Założyciel i szef Facebooka Mark Zuckerberg stanął we wtorek przed połączonymi komisjami Senatu USA w sprawie wycieku danych milionów użytkowników serwisu.
Kiedy senator stanu Floryda zapytał go, czy firma rozpatruje opcję, w której użytkownicy będą mogli zapłacić, by ich dane nie zostały wykorzystane w celach reklamowych, Zuckerberg odpowiedział, że "w tej chwili Facebook nie oferuje takiej opcji". Jego zdaniem konstrukcja serwisu w oparciu o przychody z reklam jest najlepszą metodą, by "mogły z niego korzystać miliardy użytkowników".
Senator Orrin Hatch z Utah dopytywał, czy celem Zuckerberga jest, by Facebook pozostał bezpłatny. - Zawsze będzie taka wersja Facebooka, która jest darmowa. Nie sprecyzował, jakie mogłyby być inne wersje - odpowiedział szef portalu.

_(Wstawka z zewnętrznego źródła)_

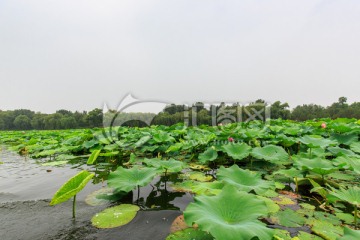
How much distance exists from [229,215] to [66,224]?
116 centimetres

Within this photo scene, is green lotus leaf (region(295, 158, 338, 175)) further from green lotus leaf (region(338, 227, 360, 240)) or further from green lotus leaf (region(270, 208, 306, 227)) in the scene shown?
green lotus leaf (region(338, 227, 360, 240))

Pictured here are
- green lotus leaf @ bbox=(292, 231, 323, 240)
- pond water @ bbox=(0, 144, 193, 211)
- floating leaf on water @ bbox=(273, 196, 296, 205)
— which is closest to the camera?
green lotus leaf @ bbox=(292, 231, 323, 240)

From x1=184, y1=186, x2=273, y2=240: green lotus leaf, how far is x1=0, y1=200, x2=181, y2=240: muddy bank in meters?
0.40

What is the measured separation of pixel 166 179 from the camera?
2.64 m

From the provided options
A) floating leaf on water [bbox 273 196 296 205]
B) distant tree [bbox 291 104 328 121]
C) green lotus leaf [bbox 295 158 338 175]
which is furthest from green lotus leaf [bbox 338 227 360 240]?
distant tree [bbox 291 104 328 121]

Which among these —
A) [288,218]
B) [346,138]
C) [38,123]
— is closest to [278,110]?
[346,138]

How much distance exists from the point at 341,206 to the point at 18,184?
346 cm

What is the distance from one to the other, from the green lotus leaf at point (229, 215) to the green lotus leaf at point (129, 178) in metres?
0.78

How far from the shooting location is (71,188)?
158cm

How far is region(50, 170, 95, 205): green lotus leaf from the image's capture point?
4.78 ft

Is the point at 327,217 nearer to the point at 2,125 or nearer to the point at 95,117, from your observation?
the point at 95,117

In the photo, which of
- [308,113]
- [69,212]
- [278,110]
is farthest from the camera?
[308,113]

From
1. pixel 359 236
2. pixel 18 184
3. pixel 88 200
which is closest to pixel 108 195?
pixel 88 200

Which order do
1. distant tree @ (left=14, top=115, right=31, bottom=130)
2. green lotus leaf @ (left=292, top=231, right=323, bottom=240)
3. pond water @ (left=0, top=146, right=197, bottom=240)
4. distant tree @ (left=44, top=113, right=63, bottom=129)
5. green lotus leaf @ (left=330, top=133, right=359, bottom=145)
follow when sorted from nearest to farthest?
green lotus leaf @ (left=292, top=231, right=323, bottom=240), pond water @ (left=0, top=146, right=197, bottom=240), green lotus leaf @ (left=330, top=133, right=359, bottom=145), distant tree @ (left=44, top=113, right=63, bottom=129), distant tree @ (left=14, top=115, right=31, bottom=130)
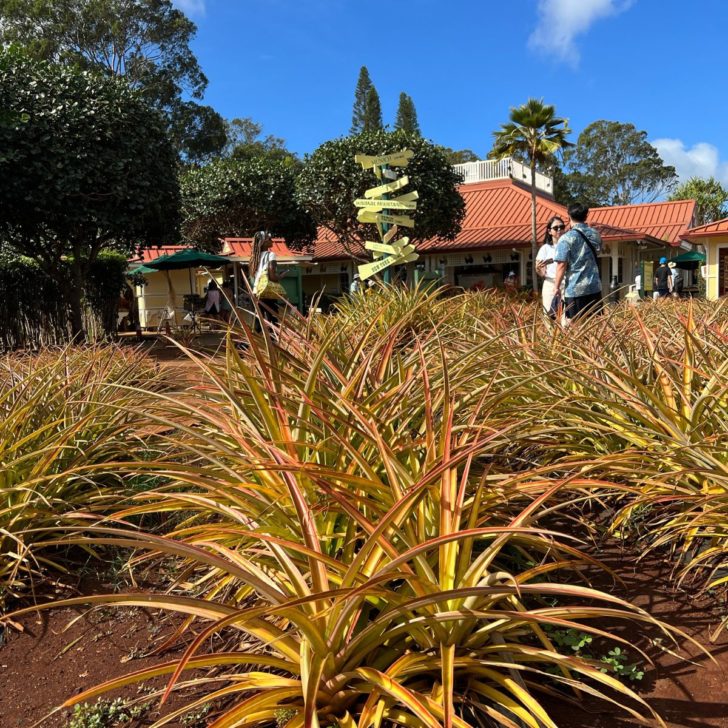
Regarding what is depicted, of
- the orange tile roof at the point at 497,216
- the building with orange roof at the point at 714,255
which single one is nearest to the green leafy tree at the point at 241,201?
the orange tile roof at the point at 497,216

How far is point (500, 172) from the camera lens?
993 inches

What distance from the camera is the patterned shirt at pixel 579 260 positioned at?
529cm

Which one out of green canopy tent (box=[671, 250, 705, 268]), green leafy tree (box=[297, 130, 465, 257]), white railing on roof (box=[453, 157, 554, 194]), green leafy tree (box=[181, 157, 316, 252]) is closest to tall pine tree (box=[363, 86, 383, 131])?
white railing on roof (box=[453, 157, 554, 194])

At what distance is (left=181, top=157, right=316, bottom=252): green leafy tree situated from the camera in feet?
62.9

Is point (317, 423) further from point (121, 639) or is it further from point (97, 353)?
point (97, 353)

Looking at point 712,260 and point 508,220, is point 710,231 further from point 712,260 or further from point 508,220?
point 508,220

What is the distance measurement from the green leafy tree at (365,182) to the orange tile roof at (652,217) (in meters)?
10.2

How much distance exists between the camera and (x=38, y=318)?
375 inches

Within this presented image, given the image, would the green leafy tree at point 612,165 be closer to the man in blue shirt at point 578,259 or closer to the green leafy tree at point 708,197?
the green leafy tree at point 708,197

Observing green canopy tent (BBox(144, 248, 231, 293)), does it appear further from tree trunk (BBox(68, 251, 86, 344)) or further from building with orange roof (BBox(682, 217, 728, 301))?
building with orange roof (BBox(682, 217, 728, 301))

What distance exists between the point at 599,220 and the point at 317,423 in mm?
26409

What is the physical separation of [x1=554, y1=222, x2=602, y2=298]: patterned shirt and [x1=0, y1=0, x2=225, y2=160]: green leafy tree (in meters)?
27.9

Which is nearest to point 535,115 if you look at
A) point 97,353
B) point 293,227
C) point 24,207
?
point 293,227

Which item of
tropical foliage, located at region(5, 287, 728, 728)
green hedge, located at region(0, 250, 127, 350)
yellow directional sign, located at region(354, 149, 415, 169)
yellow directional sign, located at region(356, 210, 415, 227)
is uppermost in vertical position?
yellow directional sign, located at region(354, 149, 415, 169)
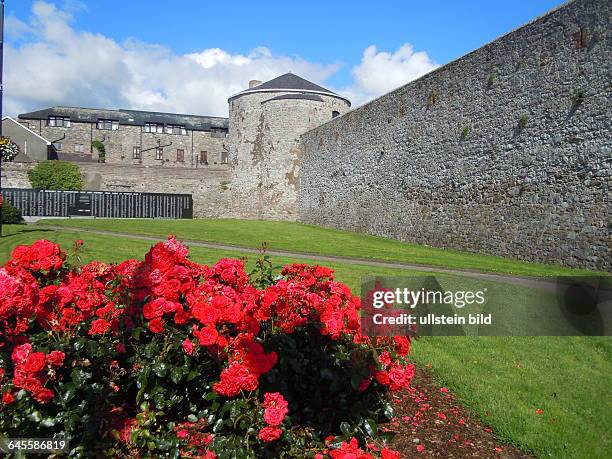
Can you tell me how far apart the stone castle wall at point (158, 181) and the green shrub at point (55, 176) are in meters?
0.49

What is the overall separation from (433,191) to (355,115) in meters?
7.06

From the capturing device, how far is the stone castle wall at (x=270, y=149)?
1211 inches

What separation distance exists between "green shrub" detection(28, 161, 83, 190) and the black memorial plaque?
1557 millimetres

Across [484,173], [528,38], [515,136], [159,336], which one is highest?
[528,38]

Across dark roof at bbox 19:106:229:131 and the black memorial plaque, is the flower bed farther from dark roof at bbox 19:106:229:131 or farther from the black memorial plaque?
dark roof at bbox 19:106:229:131

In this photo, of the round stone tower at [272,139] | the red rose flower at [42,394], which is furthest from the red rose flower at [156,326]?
the round stone tower at [272,139]

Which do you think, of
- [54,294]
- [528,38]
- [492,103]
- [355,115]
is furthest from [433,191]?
[54,294]

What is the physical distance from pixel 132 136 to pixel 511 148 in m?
43.2

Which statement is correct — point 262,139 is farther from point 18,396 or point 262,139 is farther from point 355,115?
point 18,396

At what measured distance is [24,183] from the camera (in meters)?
30.6

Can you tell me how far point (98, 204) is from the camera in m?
29.5

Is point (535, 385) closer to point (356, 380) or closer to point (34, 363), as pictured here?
point (356, 380)

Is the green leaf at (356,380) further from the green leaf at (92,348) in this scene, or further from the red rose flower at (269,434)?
the green leaf at (92,348)

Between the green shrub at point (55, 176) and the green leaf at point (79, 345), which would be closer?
the green leaf at point (79, 345)
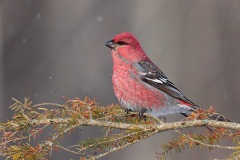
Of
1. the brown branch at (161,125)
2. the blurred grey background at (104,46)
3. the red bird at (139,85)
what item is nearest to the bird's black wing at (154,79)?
the red bird at (139,85)

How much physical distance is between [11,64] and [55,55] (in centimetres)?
96

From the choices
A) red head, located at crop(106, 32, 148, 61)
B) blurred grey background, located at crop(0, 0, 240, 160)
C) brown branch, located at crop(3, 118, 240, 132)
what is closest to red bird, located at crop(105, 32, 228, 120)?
red head, located at crop(106, 32, 148, 61)

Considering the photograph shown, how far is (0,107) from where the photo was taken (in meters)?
9.30

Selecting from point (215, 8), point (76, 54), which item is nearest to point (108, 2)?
point (76, 54)

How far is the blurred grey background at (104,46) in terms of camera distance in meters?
8.86

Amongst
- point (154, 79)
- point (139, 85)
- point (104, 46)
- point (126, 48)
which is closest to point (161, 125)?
point (139, 85)

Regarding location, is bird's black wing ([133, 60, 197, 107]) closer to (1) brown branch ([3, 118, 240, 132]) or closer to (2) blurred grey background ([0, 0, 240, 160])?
(1) brown branch ([3, 118, 240, 132])

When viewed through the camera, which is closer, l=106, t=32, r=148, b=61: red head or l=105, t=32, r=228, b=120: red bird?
l=105, t=32, r=228, b=120: red bird

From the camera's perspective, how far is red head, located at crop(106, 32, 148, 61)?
4395 mm

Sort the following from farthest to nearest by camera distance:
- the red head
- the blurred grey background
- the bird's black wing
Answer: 1. the blurred grey background
2. the bird's black wing
3. the red head

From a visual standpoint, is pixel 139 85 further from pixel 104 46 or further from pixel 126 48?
pixel 104 46

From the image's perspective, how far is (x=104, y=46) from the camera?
963 centimetres

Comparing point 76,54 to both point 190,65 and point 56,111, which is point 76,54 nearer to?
point 190,65

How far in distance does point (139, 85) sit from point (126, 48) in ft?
1.11
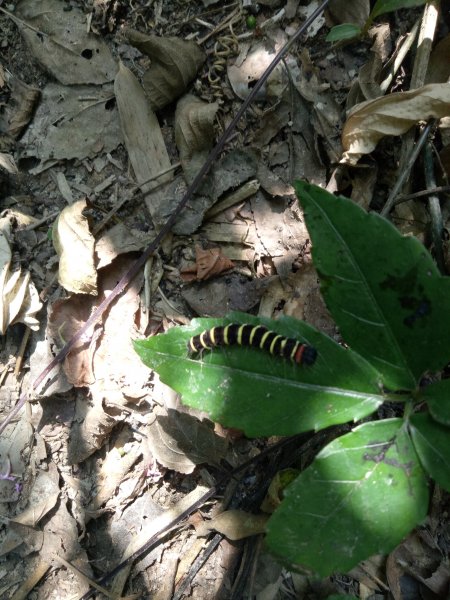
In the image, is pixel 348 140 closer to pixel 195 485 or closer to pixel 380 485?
pixel 380 485

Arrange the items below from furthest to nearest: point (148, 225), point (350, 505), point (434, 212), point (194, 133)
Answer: point (148, 225) → point (194, 133) → point (434, 212) → point (350, 505)

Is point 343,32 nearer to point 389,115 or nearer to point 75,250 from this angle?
point 389,115

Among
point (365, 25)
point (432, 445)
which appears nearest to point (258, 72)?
point (365, 25)

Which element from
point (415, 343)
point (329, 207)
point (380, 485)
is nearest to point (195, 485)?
point (380, 485)

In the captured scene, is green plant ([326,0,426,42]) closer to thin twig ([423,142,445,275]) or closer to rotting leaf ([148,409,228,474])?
thin twig ([423,142,445,275])

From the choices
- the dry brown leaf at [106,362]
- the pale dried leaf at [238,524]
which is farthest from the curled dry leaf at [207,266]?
the pale dried leaf at [238,524]

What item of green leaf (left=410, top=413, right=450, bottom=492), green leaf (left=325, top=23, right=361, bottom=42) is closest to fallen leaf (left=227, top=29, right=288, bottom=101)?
green leaf (left=325, top=23, right=361, bottom=42)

Wcześniej szefowa operacyjna Facebooka Sheryl Sandberg powiedziała dziennikarzom, że hipotetyczna sytuacja, w której dane użytkowników portalu nie byłyby wykorzystywane w celach reklamowych, wymagałaby opłaty za korzystanie z serwisu. - Moim zdaniem Sheryl miała na myśli to, że rezygnacja z reklam wymagałaby od nas pewnego modelu biznesowego - dodał Zuckerberg.